Sürekli “ bebek” kelimesini duyan çocuk için bir nefret kaynağı oluşturabilirsiniz. Özellikle abi yâda abla pozisyonundaki çocuklar küçükse bebeğe dokunmanın ölçüsünü henüz bilemeyebilirler. Bu gibi durumlarda onları kontrol etmek ve iş zarar verici bir hal almadan dikkatlerini başka yöne çekmek gerekir.

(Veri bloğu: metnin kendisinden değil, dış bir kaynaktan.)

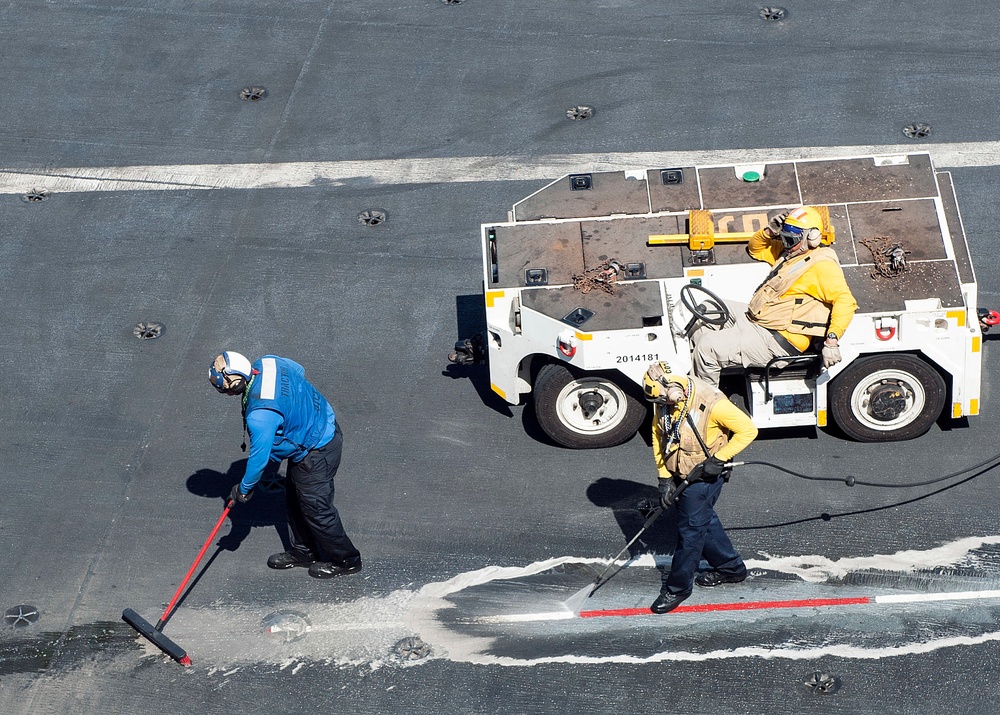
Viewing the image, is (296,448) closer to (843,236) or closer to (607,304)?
(607,304)

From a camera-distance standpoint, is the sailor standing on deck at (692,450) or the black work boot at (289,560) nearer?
the sailor standing on deck at (692,450)

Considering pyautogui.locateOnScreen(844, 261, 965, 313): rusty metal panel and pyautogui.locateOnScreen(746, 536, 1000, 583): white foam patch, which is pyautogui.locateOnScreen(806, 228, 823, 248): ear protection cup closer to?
pyautogui.locateOnScreen(844, 261, 965, 313): rusty metal panel

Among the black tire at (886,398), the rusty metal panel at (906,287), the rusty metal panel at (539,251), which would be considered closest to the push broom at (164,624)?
the rusty metal panel at (539,251)

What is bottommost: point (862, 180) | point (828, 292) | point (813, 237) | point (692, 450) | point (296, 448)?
point (692, 450)

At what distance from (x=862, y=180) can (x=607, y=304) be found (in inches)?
88.5

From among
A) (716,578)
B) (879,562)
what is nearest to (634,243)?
(716,578)

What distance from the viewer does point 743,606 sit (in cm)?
798

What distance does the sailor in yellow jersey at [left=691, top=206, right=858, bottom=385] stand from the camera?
8.26m

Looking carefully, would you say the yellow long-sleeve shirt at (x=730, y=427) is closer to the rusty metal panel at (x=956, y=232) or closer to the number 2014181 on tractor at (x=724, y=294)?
the number 2014181 on tractor at (x=724, y=294)

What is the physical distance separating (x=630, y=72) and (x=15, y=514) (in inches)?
293

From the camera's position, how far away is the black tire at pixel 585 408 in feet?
28.8

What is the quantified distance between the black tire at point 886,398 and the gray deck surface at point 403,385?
0.19 meters

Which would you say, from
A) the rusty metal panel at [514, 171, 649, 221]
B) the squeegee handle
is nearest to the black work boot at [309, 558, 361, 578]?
the squeegee handle

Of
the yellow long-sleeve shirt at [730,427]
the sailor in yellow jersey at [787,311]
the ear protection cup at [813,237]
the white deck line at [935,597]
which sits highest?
the ear protection cup at [813,237]
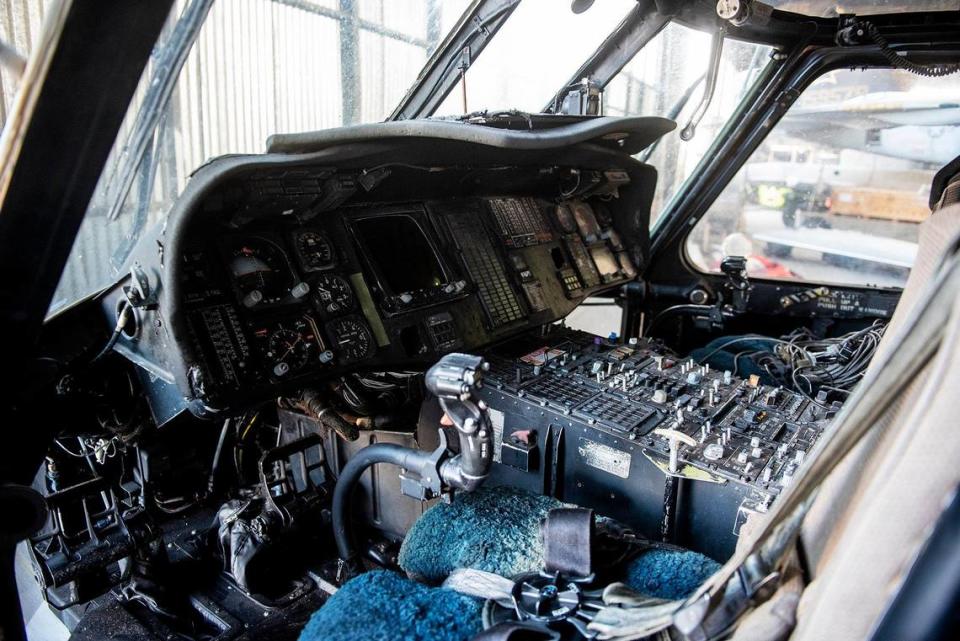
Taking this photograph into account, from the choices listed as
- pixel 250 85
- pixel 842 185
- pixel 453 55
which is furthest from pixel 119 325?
pixel 842 185

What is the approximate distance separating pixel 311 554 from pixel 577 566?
47.9 inches

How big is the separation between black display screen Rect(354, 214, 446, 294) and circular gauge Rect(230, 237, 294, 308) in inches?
12.7

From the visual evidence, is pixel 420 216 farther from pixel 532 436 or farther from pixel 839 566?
pixel 839 566

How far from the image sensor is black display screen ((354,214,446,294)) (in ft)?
6.64

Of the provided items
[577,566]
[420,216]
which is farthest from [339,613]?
[420,216]

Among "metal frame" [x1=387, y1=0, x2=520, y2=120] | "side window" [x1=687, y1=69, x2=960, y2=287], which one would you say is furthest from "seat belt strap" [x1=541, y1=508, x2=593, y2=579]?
"side window" [x1=687, y1=69, x2=960, y2=287]

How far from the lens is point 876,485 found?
1.63 ft

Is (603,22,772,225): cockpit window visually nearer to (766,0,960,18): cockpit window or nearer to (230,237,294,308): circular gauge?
(766,0,960,18): cockpit window

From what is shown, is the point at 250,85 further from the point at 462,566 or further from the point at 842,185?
the point at 842,185

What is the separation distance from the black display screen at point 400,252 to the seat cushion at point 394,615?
3.72 feet

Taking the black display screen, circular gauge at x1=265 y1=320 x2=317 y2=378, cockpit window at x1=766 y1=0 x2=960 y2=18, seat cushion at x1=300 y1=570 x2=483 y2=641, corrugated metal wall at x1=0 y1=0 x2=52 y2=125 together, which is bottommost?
seat cushion at x1=300 y1=570 x2=483 y2=641

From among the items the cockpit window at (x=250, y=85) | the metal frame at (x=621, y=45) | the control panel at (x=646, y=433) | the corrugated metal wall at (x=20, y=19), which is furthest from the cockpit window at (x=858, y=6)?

Bebekle çocuğun arasında davranışları da olumlu ifadelerle güçlendirebiliriz. “Baksana kardeşin sana nasıl bakıyor, seni seviyor olmalı” gibi cümleler duymak çocuğunda hoşuna gidip ona karşı iyi duygular beslemesine yardımcı olabilir. Çocuğun arasının iyi olduğu bir yetişkinin çocukla her gün belirli dozlarda zaman geçirmesi de oldukça önemlidir. Fakat burada dikkat edilmesi gereken nokta şudur, “bu zamanlar sadece bebek yokken olabiliyor o yüzden bebek bizim aramızda engel” düşüncesi oluşturulmamalıdır. Bu zamanlar doğal şekilde gelişmeli, ”çocuk benimle oynar mısın dediğinde onu reddetmek yerine evet sana şu kadar zaman ayırabilirim” diyebiliriz.
Kardeş ilişkilerinde gerçekçi bir düşüncede olmalıyız ve iki egonun bir paylaşım yapmasını beklerken elbette ki rekabet duygusu kaçınılmaz olacaktır. Çocukları kardeşleri arasında kıyaslamak rekabet duygusunu körüklediği gibi kıskançlığı da ateşlendirebilir. Ebeveynler bu konuda gerekli liderliği sağlamayı başardıklarında tatlı bir rekabet içinde, adil, paylaşmayı bilen çocuklara sahip olacaklardır.
Çocuklar için huzurlu ortamı oluşturun ve onların daha çok ne zamanlarda kavga ettiklerine dikkat etmeye çalışın. Ve kavga etmelerinin sebeplerinin altındaki gerçek sebebi bulup ortadan kaldırmaya çalışın. Onların arasında asla hakem görevi üstlenmeyin. Bu rol sizinle olan ilişkilerini yıpratacağı gibi birbirleri arasındaki ilişkiyi de bozabilir. Eğer kavganın olduğu ortamı terk edebiliyorsanız odadan çıkın ve onları kendi sorunlarını aralarında halletmeleri için onlara fırsat bırakın.
Durumun çok kötüye gittiğini ve zarar vermenin başlayacağını görmeden müdahalede bulunmayın. Onların bu sorunu aralarında halledebileceklerine dair olumlu bildirimlerde bulunun. Aralarındaki problemin ne olduğunu siz hemen fark edebilirsiniz fakat bunu onlara söylemeyin bırakın kendileri bulsunlar. Sadece yaşına göre küçük ipuçları verebilirsiniz ya da daha küçük yaşlardaki çocuklar için taklit edebilecekleri diyaloglardan faydalanabilirsiniz.
Çocukların her durumda birbirlerini size şikayet etmelerini engelleyin. Eğer sorunları zarar verici bir boyutta değilse size gelmeden kendi aralarında halletmeleri gerektiğini söyleyin. Bunun yanında birbirleriyle iyi geçindiklerini gördüğünüz durumlarda da onları tebrik edin, olumlu cümlelerle yaptıklarının ne kadar güzel olduğunu fark etmelerini sağlayın. Kardeşlerin birbiri için yaptığı ufak şeyleri övün. Çocuklar arasında hep iyiyi görüp sevgiyi artıracak yorumlarda bulunun.
Eğer bu konuda zorlanıyorsanız bir uzmandan yardım alabilirsiniz.